As they were doing the final touches, to my horror, I realized that I haven’t lost my maternity weight gain as I believed(or wanted to believe). I looked like a 35 year old lady with big fat arms, and big..well, everything! My self confidence shattered down like a glass dropped to the floor and my hair looked absolutely hideous all poufed up. The women who did my makeup assured me I looked pretty, but I couldn’t bring myself to step out of the room.

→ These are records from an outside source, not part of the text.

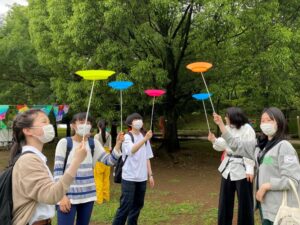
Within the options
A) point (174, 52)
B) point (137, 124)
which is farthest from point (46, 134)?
point (174, 52)

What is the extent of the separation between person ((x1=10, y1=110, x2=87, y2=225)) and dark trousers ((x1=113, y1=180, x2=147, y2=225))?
7.85 ft

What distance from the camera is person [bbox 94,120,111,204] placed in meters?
7.47

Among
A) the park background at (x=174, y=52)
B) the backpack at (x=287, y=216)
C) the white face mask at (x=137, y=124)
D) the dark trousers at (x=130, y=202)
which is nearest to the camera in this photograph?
the backpack at (x=287, y=216)

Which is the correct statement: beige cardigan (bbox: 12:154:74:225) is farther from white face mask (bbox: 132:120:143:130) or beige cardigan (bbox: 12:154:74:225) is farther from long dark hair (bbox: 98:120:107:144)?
long dark hair (bbox: 98:120:107:144)

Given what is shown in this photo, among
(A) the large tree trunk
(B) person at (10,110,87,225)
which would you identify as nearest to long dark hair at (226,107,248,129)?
(B) person at (10,110,87,225)

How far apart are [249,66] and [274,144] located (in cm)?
810

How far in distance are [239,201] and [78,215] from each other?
6.99 ft

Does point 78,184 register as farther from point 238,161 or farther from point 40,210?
point 238,161

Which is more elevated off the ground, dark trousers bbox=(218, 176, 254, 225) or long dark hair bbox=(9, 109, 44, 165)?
long dark hair bbox=(9, 109, 44, 165)

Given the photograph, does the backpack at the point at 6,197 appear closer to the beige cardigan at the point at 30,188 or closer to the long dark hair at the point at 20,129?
the beige cardigan at the point at 30,188

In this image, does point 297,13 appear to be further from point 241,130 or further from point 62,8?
point 241,130

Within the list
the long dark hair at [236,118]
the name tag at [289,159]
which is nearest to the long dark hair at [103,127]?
the long dark hair at [236,118]

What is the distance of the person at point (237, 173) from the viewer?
15.6ft

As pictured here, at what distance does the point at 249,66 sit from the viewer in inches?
439
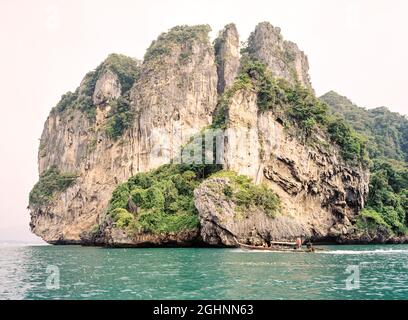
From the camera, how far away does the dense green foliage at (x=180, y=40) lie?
74.9 metres

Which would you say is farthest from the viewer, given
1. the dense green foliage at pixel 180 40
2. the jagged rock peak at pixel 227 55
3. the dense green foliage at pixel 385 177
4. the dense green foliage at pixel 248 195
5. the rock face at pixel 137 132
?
the jagged rock peak at pixel 227 55

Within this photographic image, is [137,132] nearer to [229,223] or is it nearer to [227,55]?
[227,55]

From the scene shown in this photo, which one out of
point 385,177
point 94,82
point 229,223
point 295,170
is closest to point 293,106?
point 295,170

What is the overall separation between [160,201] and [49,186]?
3245 cm

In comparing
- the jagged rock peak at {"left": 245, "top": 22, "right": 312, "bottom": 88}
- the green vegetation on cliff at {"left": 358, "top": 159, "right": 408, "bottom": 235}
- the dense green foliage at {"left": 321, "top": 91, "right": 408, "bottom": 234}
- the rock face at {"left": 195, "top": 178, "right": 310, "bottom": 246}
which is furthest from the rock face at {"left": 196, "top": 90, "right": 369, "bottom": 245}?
the jagged rock peak at {"left": 245, "top": 22, "right": 312, "bottom": 88}

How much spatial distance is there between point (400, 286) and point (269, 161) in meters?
34.5

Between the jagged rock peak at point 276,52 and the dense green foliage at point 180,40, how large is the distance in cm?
917

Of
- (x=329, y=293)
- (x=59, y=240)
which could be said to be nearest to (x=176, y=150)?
(x=59, y=240)

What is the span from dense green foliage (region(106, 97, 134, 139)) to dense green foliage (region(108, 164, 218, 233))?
1719 cm

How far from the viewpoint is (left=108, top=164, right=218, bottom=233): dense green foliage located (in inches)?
1889

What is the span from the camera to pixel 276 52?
78938mm

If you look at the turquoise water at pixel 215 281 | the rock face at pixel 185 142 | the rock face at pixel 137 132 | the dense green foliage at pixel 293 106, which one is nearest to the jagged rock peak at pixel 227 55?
the rock face at pixel 185 142

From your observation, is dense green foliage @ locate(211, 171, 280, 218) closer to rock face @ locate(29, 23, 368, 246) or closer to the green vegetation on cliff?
rock face @ locate(29, 23, 368, 246)

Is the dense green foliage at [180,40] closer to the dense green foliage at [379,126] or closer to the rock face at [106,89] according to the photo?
the rock face at [106,89]
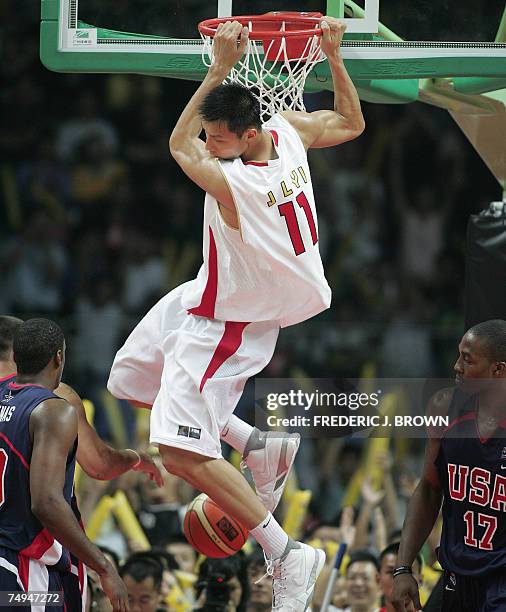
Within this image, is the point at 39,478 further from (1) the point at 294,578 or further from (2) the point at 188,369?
(1) the point at 294,578

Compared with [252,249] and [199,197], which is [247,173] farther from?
[199,197]

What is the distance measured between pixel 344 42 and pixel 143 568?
3225 mm

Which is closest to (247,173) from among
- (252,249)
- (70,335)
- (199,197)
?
(252,249)

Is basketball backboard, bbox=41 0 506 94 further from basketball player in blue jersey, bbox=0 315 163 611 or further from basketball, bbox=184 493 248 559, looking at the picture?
basketball, bbox=184 493 248 559

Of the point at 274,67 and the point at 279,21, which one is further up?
the point at 279,21

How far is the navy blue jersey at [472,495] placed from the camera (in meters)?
4.38

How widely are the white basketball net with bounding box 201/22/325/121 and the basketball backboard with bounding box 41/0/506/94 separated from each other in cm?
13

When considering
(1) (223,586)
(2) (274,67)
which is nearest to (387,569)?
(1) (223,586)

My husband called to pick me up, directed me to come out and wait for him on the opposite side of the road, which included crossing a busy street with lots of people staring at me, to add to my horrors of the day. I prayed for my husband to reach fast, while i deliberately ignored anybody passing nearby me. The humiliating wait barely lasted 5 minutes though it felt like 5 hours. My knight in shining armour came to rescue me, looking so young and handsome (damn you men! How easy for you to become a father!) and I hopped in. For the sweet soul I told he was, he said I looked so beautiful and that he remembered our wedding day. And I wanted to cry when I remembered how slim and pretty I was, once upon a time.

As I walked into the auditorium, my mind in a turmoil…suddenly I felt calm. When did I become so shallow as to panic about my looks? Here I am, a 28 year old woman, well educated, working in a multi national company, earning an income of my own, having a husband and a son who loves me, a family that supports me, and so I’m not as slim as I used to be. Big deal. I gave birth to a human being not a year ago, and I’m proud of the weight that came with it. So I walked in, head held high, holding the hands of a man I love, believing that everybody thinks I’m beautiful. Period.